- [To do]
Answer these questions from the letter to the editor below.
1. What date is given for the Michael Hiltzik column the letter responds to?
2. What does the writer imagine low-income seniors might end up with in the affordable premium range under privatization?
3. What tax change does the letter suggest as the only real way to help Medicare?

- [Source document]
----------------------------------------

To the editor: Michael Hiltzik addresses House Speaker Paul Ryan's (R-Wis.) "solution" for senior healthcare — namely, privatization with limited federal voucher subsidy. It's the same old Republican vision that lifting the reins on free-market competition will make things better for everyone. ("Paul Ryan is determined to gut Medicare. This time he might succeed," Nov. 23)
But don't forget that the big insurers can play ball with each other. The thing is, government programs are driven by collective conscience, while private programs are driven by the goal of making as much money as possible. Under privatization, I shudder to think about the terrible healthcare options that low-income seniors might wind up with in the affordable premium range — a box of Band-Aids and a pamphlet on pain management.
The only real way to help Medicare serve an aging population may be to raise Medicare tax rates on income in, for example, the top 25%.

----------------------------------------

- [Given information]
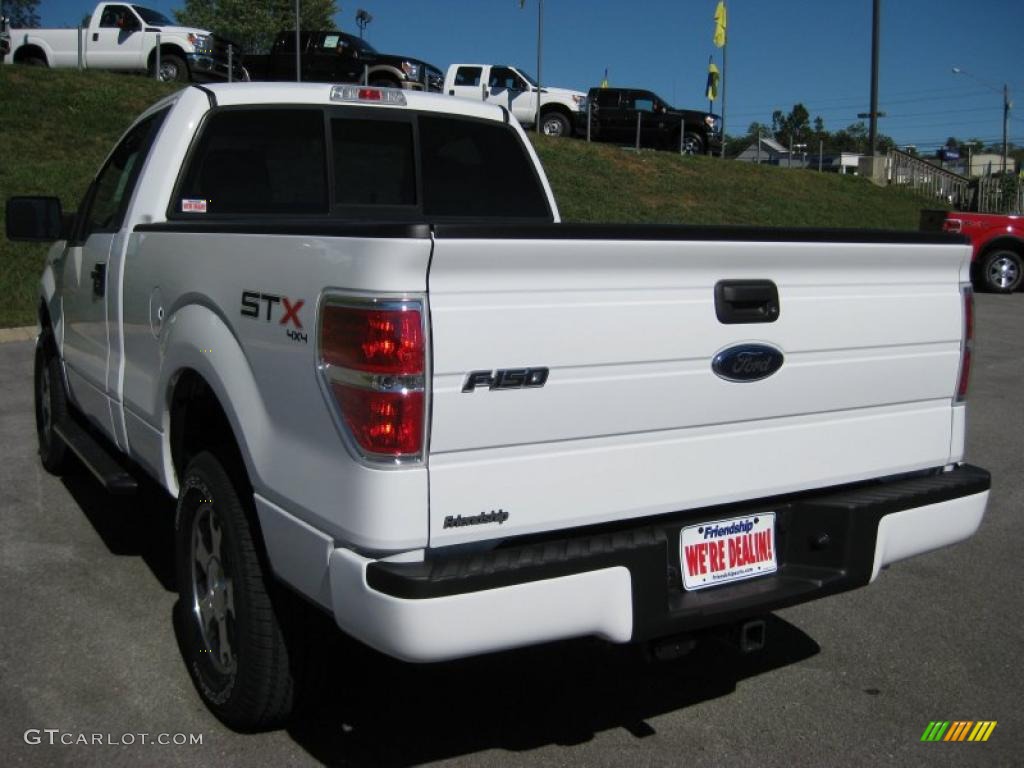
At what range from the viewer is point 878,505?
127 inches

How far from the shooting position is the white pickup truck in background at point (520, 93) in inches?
1085

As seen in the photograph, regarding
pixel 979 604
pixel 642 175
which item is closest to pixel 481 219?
pixel 979 604

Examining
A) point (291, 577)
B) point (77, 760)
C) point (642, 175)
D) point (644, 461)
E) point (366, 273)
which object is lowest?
point (77, 760)

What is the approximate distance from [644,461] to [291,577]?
38.9 inches

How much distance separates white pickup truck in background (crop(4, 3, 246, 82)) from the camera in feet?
77.5

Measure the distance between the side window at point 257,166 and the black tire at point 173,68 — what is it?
68.4 feet

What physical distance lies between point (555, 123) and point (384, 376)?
1042 inches

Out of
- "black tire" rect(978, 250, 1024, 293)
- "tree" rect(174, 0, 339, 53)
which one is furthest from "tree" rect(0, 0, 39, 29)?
"black tire" rect(978, 250, 1024, 293)

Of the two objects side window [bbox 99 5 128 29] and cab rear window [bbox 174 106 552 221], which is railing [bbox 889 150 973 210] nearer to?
side window [bbox 99 5 128 29]

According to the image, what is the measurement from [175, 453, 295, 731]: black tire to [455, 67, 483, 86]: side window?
2546 centimetres

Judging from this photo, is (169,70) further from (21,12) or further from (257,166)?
(21,12)

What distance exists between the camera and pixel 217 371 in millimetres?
3160

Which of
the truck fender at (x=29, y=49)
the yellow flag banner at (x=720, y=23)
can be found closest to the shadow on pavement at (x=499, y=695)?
the truck fender at (x=29, y=49)

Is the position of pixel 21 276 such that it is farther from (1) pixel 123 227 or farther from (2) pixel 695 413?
(2) pixel 695 413
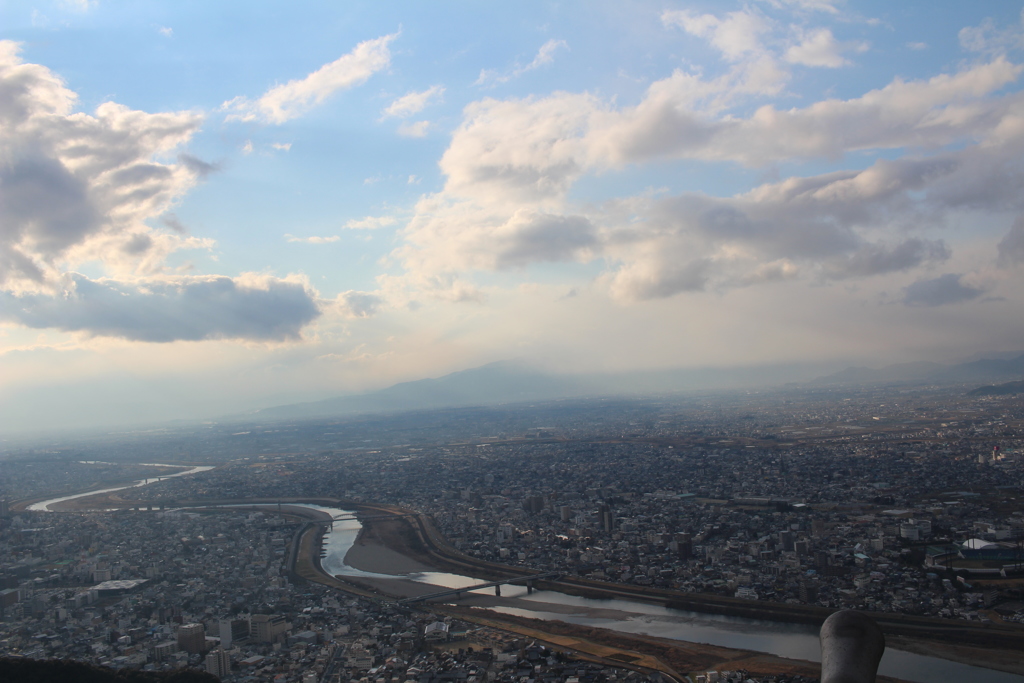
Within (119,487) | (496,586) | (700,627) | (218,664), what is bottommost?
(700,627)

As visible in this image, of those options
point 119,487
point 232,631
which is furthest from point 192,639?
point 119,487

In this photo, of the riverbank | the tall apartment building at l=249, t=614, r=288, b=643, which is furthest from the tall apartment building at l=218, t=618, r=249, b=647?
the riverbank

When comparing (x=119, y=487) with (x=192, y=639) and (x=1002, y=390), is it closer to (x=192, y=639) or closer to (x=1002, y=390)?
(x=192, y=639)

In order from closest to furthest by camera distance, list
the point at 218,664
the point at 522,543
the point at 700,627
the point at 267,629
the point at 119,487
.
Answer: the point at 218,664 < the point at 267,629 < the point at 700,627 < the point at 522,543 < the point at 119,487

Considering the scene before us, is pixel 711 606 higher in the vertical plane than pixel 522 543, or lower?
lower

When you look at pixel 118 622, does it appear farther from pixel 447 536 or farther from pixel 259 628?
pixel 447 536

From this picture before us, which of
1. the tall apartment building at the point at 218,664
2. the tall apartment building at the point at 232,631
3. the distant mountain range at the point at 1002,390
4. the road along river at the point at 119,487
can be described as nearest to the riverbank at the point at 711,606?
the tall apartment building at the point at 232,631
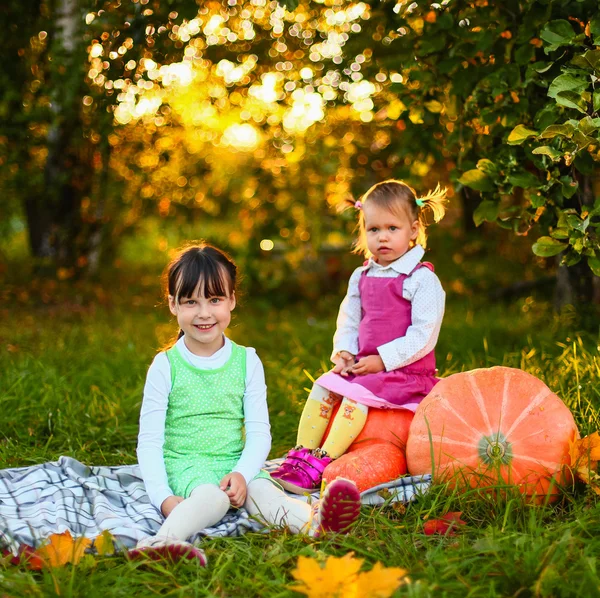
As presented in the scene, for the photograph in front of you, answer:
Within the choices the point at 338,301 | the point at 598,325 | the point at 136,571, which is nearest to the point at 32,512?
the point at 136,571

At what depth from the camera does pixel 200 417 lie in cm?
282

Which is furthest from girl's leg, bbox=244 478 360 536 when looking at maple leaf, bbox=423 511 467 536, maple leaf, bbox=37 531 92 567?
maple leaf, bbox=37 531 92 567

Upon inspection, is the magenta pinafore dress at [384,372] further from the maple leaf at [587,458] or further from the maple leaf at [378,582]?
the maple leaf at [378,582]

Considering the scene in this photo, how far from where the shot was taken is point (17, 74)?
605 centimetres

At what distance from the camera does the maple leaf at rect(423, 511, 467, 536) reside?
2449 mm

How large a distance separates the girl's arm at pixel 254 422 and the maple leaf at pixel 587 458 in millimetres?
1080

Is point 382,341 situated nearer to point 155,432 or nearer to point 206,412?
point 206,412

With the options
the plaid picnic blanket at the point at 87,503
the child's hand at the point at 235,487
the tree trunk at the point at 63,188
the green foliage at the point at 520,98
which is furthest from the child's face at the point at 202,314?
the tree trunk at the point at 63,188

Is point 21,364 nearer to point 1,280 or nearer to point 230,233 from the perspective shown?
point 1,280

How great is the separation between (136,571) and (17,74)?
16.1 ft

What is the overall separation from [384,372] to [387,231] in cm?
59

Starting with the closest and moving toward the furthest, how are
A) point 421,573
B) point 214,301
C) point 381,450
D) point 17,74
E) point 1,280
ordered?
point 421,573
point 214,301
point 381,450
point 17,74
point 1,280

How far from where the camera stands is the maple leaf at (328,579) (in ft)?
6.11

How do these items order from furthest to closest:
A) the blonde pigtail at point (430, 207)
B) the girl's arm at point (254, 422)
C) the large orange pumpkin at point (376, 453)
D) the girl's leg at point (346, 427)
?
the blonde pigtail at point (430, 207) → the girl's leg at point (346, 427) → the large orange pumpkin at point (376, 453) → the girl's arm at point (254, 422)
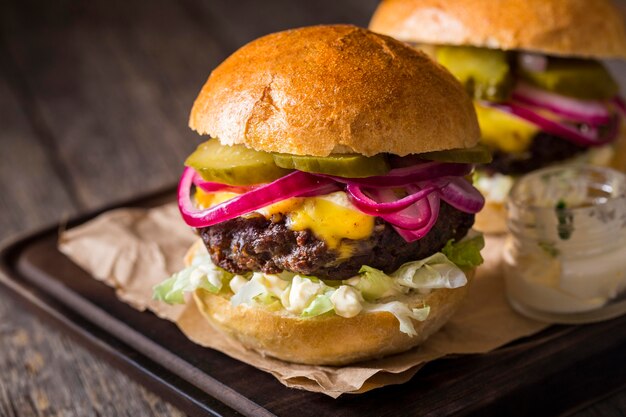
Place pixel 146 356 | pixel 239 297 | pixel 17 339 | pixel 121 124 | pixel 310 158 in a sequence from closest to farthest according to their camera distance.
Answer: pixel 310 158, pixel 239 297, pixel 146 356, pixel 17 339, pixel 121 124

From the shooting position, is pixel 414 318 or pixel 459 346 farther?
pixel 459 346

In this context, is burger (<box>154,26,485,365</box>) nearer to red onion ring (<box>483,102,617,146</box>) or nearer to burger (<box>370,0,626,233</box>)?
burger (<box>370,0,626,233</box>)

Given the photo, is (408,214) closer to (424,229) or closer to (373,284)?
(424,229)

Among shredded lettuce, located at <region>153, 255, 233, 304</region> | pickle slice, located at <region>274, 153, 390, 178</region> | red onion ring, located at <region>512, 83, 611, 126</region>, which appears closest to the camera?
pickle slice, located at <region>274, 153, 390, 178</region>

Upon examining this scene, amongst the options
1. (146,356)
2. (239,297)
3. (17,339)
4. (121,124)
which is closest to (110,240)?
(17,339)

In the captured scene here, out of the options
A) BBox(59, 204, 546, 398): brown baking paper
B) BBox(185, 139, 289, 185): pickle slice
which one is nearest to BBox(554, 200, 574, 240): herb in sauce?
BBox(59, 204, 546, 398): brown baking paper

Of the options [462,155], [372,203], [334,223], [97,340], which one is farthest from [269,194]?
[97,340]

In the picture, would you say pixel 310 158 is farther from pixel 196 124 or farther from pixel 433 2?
pixel 433 2
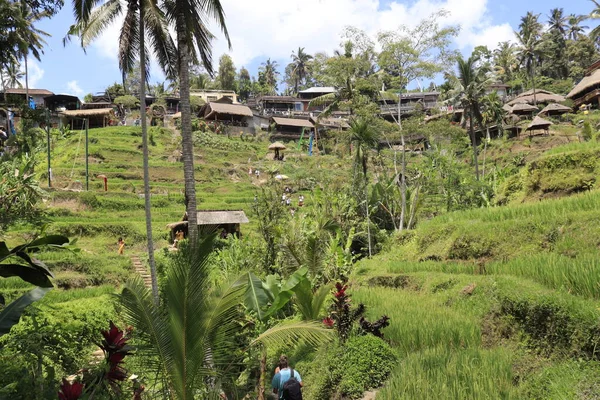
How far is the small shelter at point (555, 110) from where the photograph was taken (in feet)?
136

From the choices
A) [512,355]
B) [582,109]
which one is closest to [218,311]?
[512,355]

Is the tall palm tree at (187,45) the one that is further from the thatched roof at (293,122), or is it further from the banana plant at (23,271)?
the thatched roof at (293,122)

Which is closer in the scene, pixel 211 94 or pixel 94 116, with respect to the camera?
pixel 94 116

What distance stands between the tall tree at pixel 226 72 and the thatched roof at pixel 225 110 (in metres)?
15.4

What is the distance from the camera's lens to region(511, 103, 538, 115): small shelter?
45.2 meters

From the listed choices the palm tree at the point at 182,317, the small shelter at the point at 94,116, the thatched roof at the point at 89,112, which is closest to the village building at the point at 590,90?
the palm tree at the point at 182,317

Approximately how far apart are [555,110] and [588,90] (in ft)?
11.9

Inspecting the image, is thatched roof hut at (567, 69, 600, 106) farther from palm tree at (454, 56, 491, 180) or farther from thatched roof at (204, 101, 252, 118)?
thatched roof at (204, 101, 252, 118)

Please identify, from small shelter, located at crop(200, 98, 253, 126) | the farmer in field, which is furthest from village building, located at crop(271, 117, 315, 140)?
the farmer in field

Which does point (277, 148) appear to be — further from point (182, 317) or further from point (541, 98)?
point (182, 317)

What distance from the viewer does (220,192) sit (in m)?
39.4

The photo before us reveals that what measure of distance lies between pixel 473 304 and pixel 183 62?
9.03 m

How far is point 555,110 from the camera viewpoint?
4191cm

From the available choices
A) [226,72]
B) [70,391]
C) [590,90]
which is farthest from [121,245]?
[226,72]
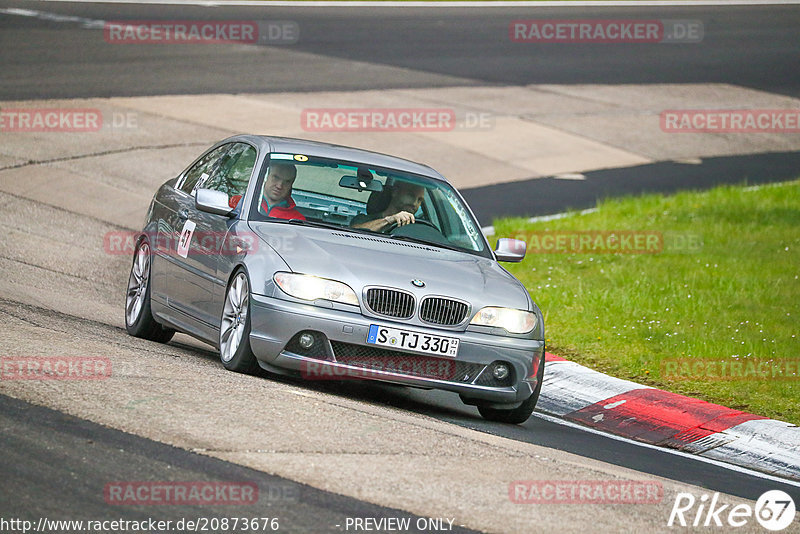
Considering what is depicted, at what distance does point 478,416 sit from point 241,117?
13429 mm

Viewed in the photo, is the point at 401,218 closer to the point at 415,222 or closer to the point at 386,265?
the point at 415,222

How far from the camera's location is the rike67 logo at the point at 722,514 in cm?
638

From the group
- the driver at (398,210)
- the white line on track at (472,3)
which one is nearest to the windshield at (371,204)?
the driver at (398,210)

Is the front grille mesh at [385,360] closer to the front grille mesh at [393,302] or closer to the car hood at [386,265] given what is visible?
the front grille mesh at [393,302]

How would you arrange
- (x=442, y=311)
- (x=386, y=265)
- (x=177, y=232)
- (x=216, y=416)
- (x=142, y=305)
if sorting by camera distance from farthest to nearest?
(x=142, y=305), (x=177, y=232), (x=386, y=265), (x=442, y=311), (x=216, y=416)

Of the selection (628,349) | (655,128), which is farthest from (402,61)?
(628,349)

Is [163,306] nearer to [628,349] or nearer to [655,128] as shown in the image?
[628,349]

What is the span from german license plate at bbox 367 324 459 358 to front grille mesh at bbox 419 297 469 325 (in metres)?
0.12

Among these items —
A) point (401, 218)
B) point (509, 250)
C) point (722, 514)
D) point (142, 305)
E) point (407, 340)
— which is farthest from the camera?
point (142, 305)

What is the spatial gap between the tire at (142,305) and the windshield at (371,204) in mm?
1400

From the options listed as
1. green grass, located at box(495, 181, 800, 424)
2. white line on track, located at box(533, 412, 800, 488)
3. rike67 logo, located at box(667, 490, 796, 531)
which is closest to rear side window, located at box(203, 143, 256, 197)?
white line on track, located at box(533, 412, 800, 488)

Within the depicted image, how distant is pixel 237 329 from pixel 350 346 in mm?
795

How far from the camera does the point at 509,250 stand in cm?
929

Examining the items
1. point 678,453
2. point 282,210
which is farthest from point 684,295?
point 282,210
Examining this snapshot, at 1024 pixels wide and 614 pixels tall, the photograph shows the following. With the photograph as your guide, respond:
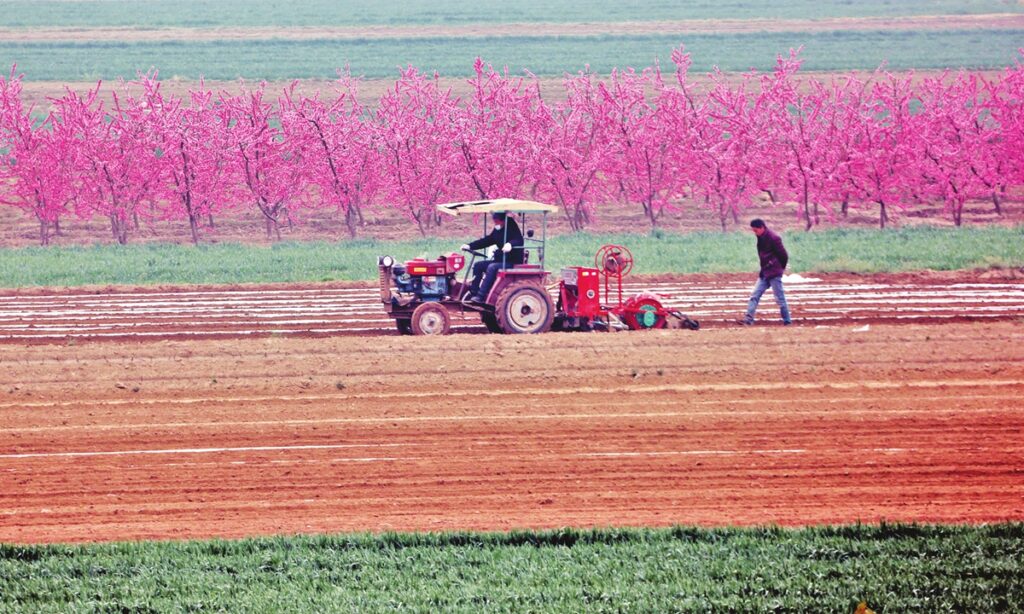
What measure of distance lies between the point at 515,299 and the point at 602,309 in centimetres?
128

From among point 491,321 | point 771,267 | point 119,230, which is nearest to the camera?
point 491,321

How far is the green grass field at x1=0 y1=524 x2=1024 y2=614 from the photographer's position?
8562 millimetres

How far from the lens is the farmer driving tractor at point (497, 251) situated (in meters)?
17.8

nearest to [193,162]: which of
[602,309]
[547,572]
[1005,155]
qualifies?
[602,309]

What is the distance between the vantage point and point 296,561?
9445 mm

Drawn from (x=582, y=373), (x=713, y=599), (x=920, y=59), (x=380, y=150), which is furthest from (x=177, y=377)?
(x=920, y=59)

----------------------------------------

- [Solution to this task]
1. Nov. 23
2. A box of Band-Aids and a pamphlet on pain management.
3. Raising Medicare tax rates on income in, for example, the top 25%.